------ SELECTED EXCERPT ------
On Wed, 21 Apr 2010 14:37:44 -0500, Andy > wrote:
>brooklyn1 > wrote:
>
>> Love those Yoshi girls.... Niiiiice!
>> https://theyoshiblade.com/default.as...fcode=yoshibld
>
>The Yoshi knife is a very small knife.
Um, beg to correct.....
The Yoshi set comes with 4 pieces:
1 ea 5" Santoku, max depth 1.32", thickness spine of blade at the hilt
is 0.70". Clumsy to use.
1 ea 4" spear blade parer. thickness of spine is also 0.70".
Indifferent handling.
1 ea 2.9" parer, spine 0.63". Handles OK.
My Kyocera 6" santoku has a max depth of 1.76", thickness spine of
blade at the hilt is 0.66". Well shaped and ergononic.
I have acquired similar paring kinves under the Jaccard brand, a 4"
parer as I recall, but it seems to have disappeared from my kitchen.
Also 3 and 4" parers under the name Chic Chefs, spine thickness
0.065".
All thicknesses were measured by me with a micrometer.
>The Kyocera knives are offered in a good variety of sizes and purpose.
No doubt Kyocera is a banner product, if expensive. (Is this a place
for Ruskin's Rule?) I did not buy it, as I'm too damned cheap. Yet,
having said that, the Kyocera is the one I reach for first.
BTW: The Yoshi santoku is NOT shipped as shown on TV. The TV knife has
a sharp tip, great for cutting celery stalks into strips. The blade as
shipped is rounded and not at all useful for precise cutting. You have
to shift over to one of the paring knives. Since I had a sharp tip on
my steel santoku, I find this deficiency annoying.
------
_BRIEF 1_.
Name every knife brand mentioned in the post about knives above.
_BRIEF 2_.
Extend the post about kitchen knives with a few more sentences that pick up after its final line.
------ DATASET ------
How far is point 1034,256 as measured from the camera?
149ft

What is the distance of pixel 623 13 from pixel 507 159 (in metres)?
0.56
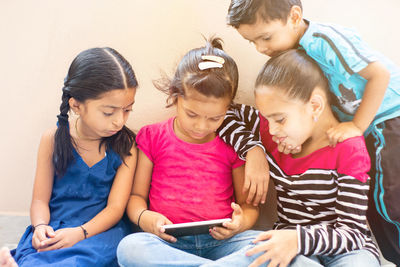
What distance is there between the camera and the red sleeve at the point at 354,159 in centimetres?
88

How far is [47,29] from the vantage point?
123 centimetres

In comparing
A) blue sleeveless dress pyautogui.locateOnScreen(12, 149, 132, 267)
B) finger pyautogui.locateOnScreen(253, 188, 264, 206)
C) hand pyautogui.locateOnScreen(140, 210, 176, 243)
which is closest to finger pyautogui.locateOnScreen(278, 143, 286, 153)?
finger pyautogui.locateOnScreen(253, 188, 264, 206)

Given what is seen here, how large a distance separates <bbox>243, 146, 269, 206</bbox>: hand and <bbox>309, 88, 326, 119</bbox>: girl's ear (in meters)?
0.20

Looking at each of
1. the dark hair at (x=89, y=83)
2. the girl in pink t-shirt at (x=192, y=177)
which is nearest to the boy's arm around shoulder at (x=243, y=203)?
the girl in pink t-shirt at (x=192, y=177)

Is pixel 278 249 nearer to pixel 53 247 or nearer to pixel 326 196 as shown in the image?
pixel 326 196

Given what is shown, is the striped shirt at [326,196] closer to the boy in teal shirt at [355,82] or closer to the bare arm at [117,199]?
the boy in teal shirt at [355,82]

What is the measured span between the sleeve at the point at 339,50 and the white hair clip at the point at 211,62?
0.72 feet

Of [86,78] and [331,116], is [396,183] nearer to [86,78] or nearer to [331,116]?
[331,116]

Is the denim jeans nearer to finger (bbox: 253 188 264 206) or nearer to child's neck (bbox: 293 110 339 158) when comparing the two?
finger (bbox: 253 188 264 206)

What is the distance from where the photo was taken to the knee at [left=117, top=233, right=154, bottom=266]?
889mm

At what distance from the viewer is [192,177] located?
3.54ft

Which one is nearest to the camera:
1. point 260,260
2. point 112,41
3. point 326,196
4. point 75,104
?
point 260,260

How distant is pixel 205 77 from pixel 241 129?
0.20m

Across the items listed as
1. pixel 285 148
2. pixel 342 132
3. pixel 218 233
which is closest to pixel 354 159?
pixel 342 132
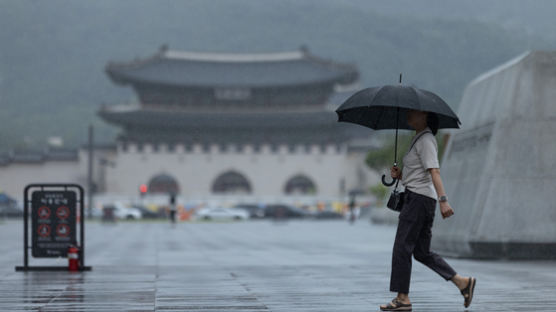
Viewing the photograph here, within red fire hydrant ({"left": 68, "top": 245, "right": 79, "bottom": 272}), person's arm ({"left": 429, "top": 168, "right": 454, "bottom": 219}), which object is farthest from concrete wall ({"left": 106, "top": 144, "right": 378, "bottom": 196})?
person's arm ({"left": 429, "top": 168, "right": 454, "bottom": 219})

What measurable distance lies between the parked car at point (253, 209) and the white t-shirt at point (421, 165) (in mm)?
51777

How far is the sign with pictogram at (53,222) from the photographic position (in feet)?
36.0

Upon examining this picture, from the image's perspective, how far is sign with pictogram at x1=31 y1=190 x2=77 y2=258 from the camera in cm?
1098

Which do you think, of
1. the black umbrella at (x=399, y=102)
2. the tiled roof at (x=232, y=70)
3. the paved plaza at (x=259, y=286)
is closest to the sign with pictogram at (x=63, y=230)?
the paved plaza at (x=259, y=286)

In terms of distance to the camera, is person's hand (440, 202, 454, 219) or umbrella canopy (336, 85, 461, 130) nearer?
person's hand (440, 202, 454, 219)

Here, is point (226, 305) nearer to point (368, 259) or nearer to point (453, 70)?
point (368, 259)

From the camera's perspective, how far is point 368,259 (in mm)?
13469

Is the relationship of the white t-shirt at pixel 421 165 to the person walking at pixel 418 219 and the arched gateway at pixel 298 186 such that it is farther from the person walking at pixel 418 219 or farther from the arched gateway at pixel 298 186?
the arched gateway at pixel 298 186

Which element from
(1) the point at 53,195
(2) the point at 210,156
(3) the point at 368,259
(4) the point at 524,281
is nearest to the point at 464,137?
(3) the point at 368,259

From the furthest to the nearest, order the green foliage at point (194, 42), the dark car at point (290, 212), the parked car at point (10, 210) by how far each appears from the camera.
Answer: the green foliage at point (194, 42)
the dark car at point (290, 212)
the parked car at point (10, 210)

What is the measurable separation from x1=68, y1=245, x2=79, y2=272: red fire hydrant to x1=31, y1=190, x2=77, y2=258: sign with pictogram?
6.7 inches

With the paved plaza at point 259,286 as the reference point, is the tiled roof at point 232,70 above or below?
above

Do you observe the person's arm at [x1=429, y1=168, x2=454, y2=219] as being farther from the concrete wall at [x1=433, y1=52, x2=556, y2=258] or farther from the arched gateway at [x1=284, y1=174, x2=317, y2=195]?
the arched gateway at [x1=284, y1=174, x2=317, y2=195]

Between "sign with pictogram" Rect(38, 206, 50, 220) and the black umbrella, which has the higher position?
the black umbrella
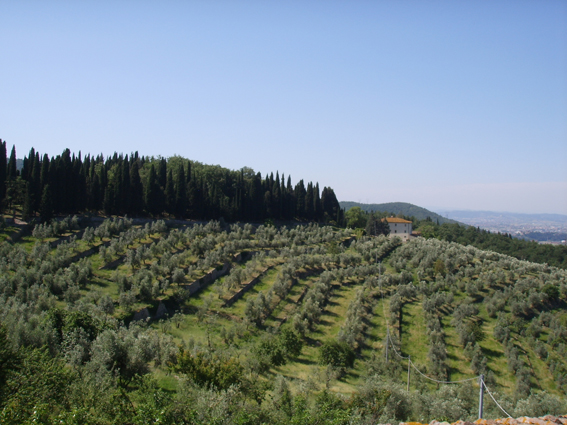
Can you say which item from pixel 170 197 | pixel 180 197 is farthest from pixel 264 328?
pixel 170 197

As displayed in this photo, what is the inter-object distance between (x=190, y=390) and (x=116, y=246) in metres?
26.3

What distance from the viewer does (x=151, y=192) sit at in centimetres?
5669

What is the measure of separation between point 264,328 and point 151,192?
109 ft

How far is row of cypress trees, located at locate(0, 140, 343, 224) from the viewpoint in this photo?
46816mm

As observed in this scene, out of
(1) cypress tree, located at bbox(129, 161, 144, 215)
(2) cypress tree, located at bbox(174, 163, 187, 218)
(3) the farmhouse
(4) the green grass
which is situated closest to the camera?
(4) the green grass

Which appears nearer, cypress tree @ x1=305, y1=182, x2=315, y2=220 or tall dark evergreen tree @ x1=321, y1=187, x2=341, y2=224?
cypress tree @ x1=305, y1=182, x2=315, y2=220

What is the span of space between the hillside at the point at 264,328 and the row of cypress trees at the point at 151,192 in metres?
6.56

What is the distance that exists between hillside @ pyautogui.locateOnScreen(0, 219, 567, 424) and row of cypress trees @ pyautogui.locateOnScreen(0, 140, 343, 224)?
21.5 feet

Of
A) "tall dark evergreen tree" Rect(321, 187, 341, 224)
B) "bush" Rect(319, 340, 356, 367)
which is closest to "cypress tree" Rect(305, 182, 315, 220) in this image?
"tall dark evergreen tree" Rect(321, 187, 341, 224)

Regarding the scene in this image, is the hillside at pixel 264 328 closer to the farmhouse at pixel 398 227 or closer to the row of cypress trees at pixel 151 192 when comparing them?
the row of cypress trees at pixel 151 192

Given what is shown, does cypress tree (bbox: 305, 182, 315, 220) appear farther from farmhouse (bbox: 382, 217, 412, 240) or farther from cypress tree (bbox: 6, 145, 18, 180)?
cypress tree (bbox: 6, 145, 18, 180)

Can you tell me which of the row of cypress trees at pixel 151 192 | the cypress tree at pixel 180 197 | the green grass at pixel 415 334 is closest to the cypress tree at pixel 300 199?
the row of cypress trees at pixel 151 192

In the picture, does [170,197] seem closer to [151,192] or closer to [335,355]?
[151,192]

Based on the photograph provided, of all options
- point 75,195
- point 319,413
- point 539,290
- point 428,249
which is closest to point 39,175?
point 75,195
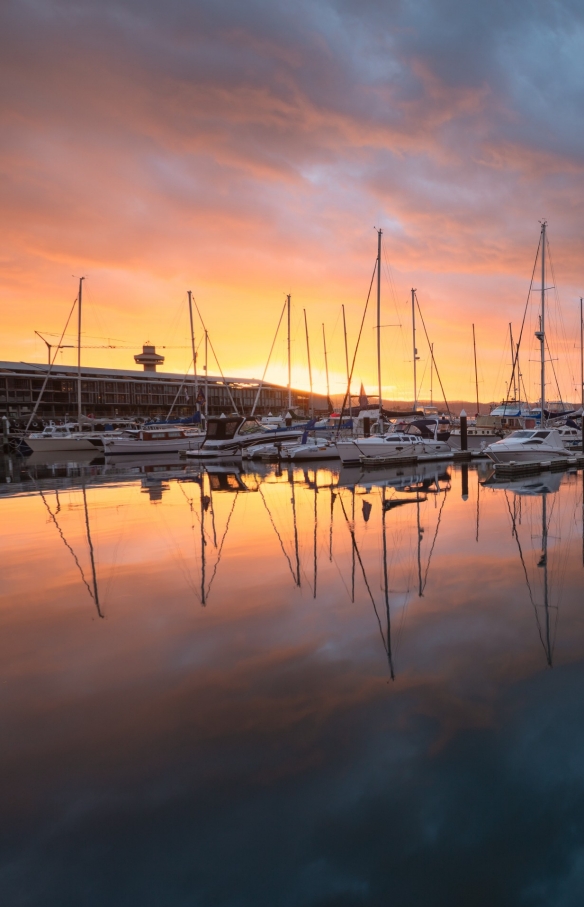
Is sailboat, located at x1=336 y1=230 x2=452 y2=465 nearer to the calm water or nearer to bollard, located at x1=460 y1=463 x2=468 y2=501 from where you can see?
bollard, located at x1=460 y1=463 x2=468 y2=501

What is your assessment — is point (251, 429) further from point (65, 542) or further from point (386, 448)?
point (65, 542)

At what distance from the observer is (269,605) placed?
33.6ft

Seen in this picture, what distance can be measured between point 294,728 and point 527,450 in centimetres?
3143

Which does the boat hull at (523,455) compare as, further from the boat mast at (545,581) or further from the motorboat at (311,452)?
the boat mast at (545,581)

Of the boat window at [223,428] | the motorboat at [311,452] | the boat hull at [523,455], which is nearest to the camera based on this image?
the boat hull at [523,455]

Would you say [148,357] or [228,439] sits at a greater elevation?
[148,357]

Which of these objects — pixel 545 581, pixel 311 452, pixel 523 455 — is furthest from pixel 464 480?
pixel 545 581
------
_EXERCISE RESULT 1_.
Yoshi, Kyocera, Jaccard, Chic Chefs

_EXERCISE RESULT 2_.
Still: So many of these were gifts (NEW Chinese Calendar: The Year of
the Ceramic Knife), I'll keep them. N.B. some will be used more than
others.
OBFood: Making pan grilled mahi-mahi and halibut, marinated in EVOO,
garlic, fresh dill and lemon. Will finish with a sour-cream/mayo sauce
similarly dressed. Side1: Succotash with bacon and black pepper.
Side2:
TBD. Salad: Grape tomatoes with shaved sweet onion, dill, maybe
a (shh!) lemon-cumin vinaigrette. Italian bread.
Thanks to all for your insights about ceramic knives. I'd heard about
the fragility of the blades, and I have seriously hard floor tiles in
my kitchen, I bought a tasteful sponge-backed shop footmat for the
floor in front of the sink, ditto the stove. Just in case, don't you
know.....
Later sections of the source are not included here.